━━━━━ Reading text

New research sheds additional light on the relationship between aggression and the neurotransmitter serotonin.
Andrew Holmes and colleagues studied the behavior of normal male mice and male mice lacking either one or both copies of the serotonin transporter (5-HTT) gene. "The 5-HTT," the researchers note, "is a key regulator of central serotonergic activity," controlling reuptake of the neurotransmitter and thus terminating its activity at the synapse.
To study the behavior of the 5-HTT "knockout" mice (those lacking both copies of the gene), the researchers introduced intruder mice into their cages. They report that the knockout mice were significantly less aggressive than mice with both copies of the 5-HTT gene, waiting longer to attack intruders and attacking them less frequently. Interestingly, they say, mice with only one 5-HTT gene copy showed intermediate levels of aggression, attacking intruders with less frequency than mice with two copies of the gene but attacking just as quickly.
The researchers conducted a second intruder test, in which mice with two copies of the 5-HTT gene responded by escalating their aggression (a normal response for mice). In contrast, the knockout mice showed no significant increase in aggression, while the mice with one copy of the gene increased their aggression but not to the levels exhibited by the mice with two gene copies.
The knockout mice were also significantly less active, while the mice with one copy of the gene were not. However, the researchers say, the knockout mice showed normal levels of non-aggressive social behaviors such as sniffing and grooming, "suggesting that low aggression in these mice was not confounded by overall inhibition of behavior in this test."
A drug challenge test indicated that the knockout mice exhibited desensitization of 5-HT1A/5-HT1B receptor function, which the researchers suggest "most likely constitutes a compensatory response to the chronically elevated levels of synaptic serotonin." They note other research showing that 5-HTT knockout mice show significant increases in basal levels of extracellular serotonin.
"High serotonergic activity in 5-HTT knockout mice," Holmes et al. say, "is in excellent agreement with the literature demonstrating that pharmacological manipulations known to increase serotonin activity reduce aggressive behavior in animal models, and [with] the negative relationship between serotonin availability and aggression in humans."
"Reduced aggression in mice lacking the serotonin transporter," Andrew Holmes, Dennis L. Murphy, and Jacqueline N. Crawley, Psychopharmacology, Vol. 161, 2002, 160-7. Address: Andrew Holmes, Section on Behavioral Genomics, National Institute of Mental Health, Building 10, Room 4D11, Bethesda, MD 20892-1375.

━━━━━━━━━━
━━━━━ Information shown

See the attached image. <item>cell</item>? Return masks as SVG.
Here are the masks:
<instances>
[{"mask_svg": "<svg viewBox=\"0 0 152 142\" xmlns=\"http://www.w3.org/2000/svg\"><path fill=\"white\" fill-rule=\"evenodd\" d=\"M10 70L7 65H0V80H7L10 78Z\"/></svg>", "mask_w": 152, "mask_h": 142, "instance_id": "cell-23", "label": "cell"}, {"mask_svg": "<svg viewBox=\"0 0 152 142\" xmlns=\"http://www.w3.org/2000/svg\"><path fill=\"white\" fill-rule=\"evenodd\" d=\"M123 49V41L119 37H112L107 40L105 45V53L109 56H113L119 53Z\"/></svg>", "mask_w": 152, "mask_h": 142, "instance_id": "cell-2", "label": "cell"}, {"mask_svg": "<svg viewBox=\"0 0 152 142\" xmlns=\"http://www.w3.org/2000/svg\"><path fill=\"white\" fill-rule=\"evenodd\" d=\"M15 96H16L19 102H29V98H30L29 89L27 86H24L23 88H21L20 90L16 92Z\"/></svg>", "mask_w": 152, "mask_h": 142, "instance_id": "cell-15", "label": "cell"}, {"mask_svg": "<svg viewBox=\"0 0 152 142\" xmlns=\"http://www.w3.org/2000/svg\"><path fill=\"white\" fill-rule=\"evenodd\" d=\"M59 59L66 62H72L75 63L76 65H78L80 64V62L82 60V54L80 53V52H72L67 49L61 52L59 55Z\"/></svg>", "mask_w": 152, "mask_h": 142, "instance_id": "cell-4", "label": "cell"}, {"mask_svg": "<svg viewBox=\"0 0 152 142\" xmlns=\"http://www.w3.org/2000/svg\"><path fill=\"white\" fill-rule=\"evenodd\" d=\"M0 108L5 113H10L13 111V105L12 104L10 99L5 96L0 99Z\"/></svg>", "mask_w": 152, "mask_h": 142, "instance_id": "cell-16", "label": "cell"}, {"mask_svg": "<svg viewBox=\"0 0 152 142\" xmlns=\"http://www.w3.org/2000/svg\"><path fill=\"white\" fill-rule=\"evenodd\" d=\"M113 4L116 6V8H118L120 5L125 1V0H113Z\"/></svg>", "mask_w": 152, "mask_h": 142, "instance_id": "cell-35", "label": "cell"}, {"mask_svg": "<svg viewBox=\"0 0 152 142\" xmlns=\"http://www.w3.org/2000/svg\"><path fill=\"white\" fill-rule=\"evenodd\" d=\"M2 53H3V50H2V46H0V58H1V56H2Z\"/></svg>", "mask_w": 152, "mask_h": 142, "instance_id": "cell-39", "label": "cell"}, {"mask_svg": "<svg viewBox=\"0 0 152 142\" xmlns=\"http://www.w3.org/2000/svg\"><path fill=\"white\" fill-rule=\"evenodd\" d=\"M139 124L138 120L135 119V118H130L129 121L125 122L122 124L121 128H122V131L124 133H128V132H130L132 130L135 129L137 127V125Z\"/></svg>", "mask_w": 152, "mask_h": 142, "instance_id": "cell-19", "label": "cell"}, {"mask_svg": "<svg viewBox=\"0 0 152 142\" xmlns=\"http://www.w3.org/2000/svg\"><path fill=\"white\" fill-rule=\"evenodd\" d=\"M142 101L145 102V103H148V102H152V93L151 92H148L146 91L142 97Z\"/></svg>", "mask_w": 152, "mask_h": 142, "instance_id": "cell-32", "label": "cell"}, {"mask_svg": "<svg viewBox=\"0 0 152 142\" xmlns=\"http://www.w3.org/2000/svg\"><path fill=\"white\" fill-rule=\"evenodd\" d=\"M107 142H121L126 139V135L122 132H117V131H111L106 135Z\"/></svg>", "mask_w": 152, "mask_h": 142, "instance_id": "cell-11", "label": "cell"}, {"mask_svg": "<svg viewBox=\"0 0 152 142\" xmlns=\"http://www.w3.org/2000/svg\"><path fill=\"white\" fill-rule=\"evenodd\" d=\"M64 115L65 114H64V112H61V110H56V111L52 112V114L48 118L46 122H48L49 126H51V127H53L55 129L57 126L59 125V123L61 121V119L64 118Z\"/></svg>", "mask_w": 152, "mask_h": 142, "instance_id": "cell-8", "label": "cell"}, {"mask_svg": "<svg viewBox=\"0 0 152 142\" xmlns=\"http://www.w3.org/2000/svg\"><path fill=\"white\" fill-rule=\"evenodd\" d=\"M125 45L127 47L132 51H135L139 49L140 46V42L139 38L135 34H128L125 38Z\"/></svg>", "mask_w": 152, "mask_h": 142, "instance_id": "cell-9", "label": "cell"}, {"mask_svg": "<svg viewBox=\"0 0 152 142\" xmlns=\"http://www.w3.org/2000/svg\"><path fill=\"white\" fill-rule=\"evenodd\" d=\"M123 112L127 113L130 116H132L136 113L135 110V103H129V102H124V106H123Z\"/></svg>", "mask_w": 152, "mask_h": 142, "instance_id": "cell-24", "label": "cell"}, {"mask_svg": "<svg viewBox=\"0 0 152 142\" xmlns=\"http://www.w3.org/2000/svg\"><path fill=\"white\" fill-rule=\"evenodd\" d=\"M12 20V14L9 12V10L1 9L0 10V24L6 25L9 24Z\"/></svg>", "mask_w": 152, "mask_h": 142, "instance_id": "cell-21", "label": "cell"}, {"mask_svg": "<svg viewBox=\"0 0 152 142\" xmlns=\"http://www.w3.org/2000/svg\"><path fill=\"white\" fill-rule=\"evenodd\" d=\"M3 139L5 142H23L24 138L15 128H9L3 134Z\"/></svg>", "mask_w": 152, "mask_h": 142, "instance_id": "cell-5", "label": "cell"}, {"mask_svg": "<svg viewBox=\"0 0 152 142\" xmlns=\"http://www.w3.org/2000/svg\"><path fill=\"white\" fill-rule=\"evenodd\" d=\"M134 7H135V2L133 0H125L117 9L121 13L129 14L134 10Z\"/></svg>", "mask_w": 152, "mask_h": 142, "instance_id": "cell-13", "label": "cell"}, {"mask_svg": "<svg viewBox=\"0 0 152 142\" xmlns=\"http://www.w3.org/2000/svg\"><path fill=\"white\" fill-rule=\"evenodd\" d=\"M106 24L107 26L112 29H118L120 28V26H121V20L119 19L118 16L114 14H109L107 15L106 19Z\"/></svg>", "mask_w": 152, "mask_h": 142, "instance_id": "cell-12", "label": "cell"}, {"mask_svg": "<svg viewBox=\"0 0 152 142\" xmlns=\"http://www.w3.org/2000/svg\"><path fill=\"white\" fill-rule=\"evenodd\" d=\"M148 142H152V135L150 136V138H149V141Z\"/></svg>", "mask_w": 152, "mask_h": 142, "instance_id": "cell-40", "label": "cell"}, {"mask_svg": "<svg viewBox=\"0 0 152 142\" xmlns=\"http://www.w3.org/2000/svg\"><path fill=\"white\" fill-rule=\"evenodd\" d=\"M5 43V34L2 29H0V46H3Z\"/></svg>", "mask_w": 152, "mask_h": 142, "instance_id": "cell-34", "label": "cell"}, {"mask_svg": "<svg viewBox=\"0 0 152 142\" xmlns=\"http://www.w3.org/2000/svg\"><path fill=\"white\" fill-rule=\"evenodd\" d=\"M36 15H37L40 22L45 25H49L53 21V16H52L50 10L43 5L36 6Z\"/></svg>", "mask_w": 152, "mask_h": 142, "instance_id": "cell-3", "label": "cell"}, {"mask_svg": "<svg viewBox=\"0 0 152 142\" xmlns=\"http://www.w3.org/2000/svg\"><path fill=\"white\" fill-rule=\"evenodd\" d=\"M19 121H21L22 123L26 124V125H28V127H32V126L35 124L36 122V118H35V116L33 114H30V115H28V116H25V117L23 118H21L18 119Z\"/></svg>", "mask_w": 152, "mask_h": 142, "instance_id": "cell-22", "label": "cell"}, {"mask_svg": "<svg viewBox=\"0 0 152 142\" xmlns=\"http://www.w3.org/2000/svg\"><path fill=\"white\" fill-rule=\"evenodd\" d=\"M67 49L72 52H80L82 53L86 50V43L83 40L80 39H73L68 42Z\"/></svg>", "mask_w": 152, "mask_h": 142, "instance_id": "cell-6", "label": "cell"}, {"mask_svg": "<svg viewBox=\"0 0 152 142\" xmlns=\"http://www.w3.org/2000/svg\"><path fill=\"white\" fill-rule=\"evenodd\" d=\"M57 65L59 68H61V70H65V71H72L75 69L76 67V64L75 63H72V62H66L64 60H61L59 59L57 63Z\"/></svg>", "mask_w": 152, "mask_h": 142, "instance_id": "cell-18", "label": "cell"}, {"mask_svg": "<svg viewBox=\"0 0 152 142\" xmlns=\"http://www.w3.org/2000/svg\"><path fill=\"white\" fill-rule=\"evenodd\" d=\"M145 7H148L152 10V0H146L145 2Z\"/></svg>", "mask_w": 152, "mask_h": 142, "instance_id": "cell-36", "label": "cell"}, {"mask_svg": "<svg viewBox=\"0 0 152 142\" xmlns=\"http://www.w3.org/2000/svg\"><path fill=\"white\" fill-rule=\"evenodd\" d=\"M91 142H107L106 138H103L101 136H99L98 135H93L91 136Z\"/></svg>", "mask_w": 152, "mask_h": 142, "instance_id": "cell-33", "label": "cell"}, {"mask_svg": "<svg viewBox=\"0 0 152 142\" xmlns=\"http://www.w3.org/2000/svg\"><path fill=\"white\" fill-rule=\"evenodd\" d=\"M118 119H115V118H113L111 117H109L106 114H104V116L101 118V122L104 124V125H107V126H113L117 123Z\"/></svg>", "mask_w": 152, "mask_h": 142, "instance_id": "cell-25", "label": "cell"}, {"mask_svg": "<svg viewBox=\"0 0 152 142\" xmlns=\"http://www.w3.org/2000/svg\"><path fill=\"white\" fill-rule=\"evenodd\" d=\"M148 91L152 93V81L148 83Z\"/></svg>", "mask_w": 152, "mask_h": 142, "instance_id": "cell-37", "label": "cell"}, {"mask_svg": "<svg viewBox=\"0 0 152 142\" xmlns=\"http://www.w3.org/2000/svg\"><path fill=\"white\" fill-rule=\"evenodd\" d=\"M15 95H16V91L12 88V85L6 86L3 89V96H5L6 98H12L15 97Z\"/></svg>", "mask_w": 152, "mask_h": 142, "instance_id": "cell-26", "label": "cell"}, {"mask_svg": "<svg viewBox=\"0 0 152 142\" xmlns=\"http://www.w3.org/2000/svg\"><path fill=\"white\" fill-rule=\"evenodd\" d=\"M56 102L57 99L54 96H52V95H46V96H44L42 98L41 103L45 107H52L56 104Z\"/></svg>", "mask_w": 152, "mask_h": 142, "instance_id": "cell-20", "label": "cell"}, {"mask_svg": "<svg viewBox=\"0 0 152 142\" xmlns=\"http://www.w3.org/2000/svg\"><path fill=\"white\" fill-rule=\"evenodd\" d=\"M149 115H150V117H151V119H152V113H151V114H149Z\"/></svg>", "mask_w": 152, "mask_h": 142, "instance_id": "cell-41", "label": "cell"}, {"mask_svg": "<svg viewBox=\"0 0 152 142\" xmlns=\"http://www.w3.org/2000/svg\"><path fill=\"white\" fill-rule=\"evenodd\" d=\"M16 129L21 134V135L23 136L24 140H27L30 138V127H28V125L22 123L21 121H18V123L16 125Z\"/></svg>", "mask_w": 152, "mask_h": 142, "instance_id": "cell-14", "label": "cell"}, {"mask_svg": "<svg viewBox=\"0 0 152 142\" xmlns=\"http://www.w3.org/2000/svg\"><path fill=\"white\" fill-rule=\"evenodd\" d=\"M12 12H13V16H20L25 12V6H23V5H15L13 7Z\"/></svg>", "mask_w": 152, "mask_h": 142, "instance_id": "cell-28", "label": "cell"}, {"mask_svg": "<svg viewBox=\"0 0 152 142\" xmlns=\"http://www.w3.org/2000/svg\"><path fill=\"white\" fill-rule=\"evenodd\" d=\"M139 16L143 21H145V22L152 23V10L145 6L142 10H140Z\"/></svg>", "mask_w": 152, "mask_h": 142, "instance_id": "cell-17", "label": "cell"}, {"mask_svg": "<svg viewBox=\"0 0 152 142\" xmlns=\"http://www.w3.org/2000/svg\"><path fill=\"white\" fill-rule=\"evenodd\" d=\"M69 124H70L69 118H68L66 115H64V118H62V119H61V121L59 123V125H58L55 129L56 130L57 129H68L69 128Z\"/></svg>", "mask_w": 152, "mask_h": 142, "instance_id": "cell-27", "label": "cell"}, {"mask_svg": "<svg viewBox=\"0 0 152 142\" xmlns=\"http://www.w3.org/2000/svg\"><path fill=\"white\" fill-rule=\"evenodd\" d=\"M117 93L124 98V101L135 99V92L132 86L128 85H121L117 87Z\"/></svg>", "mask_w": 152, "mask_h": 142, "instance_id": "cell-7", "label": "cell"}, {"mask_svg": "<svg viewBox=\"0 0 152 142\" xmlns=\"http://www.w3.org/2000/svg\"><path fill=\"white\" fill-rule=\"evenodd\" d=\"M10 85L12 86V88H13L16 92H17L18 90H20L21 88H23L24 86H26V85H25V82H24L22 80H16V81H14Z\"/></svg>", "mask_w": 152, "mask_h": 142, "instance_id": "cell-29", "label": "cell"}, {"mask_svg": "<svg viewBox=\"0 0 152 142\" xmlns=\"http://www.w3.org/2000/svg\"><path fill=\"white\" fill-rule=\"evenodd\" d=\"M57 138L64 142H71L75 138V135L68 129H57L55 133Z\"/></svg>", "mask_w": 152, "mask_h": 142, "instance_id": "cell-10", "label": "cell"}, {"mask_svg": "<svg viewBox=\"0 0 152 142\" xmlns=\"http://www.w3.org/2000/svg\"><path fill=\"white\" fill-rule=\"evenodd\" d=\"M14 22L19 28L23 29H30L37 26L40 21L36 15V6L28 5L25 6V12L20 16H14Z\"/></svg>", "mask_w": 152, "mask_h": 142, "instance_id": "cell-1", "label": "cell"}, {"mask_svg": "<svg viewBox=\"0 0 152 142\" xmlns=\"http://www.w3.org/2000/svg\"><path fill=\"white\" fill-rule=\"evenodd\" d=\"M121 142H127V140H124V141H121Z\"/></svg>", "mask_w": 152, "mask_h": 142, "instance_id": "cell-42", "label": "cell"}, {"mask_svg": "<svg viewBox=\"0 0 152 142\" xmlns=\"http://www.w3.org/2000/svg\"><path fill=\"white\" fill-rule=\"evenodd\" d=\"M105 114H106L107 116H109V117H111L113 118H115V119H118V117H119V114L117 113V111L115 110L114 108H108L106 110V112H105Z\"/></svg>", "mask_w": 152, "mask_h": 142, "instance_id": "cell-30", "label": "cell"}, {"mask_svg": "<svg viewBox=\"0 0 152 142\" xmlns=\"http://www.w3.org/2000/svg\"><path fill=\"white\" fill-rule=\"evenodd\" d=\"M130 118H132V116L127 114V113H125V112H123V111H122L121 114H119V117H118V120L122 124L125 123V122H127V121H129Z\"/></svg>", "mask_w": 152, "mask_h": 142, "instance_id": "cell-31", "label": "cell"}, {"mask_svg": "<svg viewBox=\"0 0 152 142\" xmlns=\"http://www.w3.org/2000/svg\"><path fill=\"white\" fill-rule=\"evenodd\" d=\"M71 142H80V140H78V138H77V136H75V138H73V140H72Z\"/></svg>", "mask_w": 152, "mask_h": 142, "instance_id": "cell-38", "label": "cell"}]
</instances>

━━━━━━━━━━

### Problem requirements
Write out, word for word, everything in the mouse aggression text above from "A drug challenge" down to "of extracellular serotonin.".

### Response area
A drug challenge test indicated that the knockout mice exhibited desensitization of 5-HT1A/5-HT1B receptor function, which the researchers suggest "most likely constitutes a compensatory response to the chronically elevated levels of synaptic serotonin." They note other research showing that 5-HTT knockout mice show significant increases in basal levels of extracellular serotonin.